→ **EXERCISE INSTRUCTIONS**: A single number is the whole answer: the tally of lines in the data below that include the word "core".
DATA EXTRACTS Block Start
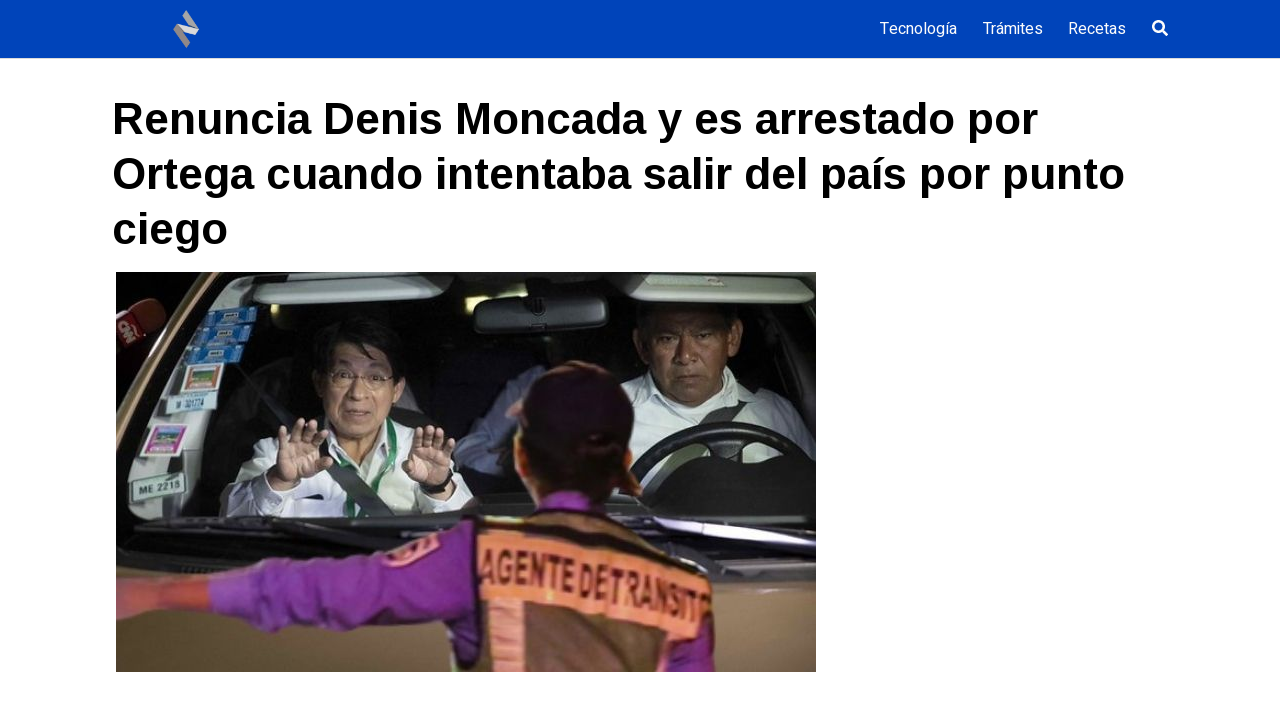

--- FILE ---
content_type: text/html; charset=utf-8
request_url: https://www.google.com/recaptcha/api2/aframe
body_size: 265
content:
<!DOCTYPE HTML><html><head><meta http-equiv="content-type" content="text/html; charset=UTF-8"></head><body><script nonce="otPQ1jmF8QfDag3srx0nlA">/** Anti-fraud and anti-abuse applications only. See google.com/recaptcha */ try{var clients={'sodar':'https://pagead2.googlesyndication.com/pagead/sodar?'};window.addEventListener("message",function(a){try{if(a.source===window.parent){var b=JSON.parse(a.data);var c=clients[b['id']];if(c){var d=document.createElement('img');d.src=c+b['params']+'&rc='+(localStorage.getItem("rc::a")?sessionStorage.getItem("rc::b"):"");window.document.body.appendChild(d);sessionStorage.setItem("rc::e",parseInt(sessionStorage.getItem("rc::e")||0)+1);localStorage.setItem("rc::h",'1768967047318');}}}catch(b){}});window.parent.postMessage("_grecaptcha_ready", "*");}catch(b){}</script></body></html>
DATA EXTRACTS Block End
DATA EXTRACTS Block Start
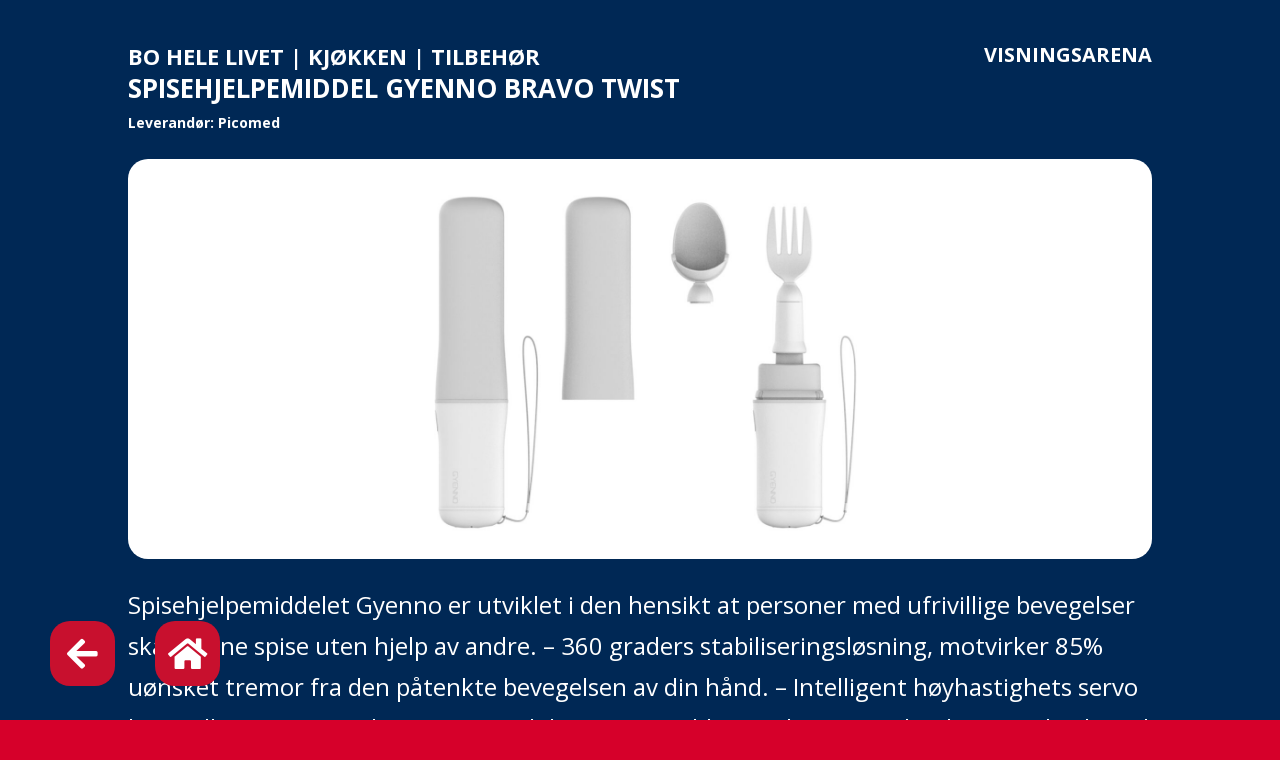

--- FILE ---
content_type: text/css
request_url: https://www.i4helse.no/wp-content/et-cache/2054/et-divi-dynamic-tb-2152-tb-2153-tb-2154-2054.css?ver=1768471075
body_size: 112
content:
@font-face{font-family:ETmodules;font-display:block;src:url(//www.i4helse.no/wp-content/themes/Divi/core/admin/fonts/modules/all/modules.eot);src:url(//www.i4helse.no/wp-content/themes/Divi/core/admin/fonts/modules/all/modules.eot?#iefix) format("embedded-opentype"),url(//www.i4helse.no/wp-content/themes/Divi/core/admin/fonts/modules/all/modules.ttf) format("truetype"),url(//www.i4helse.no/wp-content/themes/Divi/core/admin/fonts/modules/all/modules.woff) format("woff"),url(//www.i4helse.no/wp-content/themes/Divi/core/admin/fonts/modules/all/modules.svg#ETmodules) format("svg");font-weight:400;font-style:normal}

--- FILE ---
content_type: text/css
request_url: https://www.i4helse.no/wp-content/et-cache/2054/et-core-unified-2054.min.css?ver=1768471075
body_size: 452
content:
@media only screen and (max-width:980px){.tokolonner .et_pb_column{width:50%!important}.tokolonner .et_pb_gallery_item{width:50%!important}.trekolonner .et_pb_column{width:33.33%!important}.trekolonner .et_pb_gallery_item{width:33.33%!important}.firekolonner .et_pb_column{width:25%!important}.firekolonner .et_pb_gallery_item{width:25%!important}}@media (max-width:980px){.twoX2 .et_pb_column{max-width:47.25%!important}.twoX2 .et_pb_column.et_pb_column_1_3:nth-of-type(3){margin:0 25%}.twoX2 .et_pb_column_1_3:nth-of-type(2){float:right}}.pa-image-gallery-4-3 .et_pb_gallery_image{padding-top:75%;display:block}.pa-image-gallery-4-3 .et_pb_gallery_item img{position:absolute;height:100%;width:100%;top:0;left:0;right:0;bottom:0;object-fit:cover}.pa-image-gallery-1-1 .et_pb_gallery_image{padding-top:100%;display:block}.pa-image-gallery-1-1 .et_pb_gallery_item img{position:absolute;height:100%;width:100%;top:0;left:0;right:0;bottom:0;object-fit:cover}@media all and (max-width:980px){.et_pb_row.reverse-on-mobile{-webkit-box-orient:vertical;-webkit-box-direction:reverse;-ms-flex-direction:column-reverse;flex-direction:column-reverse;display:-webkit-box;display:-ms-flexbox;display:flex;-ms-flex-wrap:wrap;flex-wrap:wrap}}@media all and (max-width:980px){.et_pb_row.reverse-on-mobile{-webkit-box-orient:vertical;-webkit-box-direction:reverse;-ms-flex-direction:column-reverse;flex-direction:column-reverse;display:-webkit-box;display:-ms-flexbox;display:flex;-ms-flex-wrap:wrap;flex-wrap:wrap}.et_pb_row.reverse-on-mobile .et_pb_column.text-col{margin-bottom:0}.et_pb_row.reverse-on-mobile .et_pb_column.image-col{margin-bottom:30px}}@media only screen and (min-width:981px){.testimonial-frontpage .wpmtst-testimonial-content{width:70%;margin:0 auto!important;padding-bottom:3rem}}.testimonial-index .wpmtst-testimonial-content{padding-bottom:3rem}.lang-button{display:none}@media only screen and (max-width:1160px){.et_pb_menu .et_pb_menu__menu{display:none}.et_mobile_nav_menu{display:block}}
DATA EXTRACTS Block End
→ **REPLY TO THE EXERCISE**: 2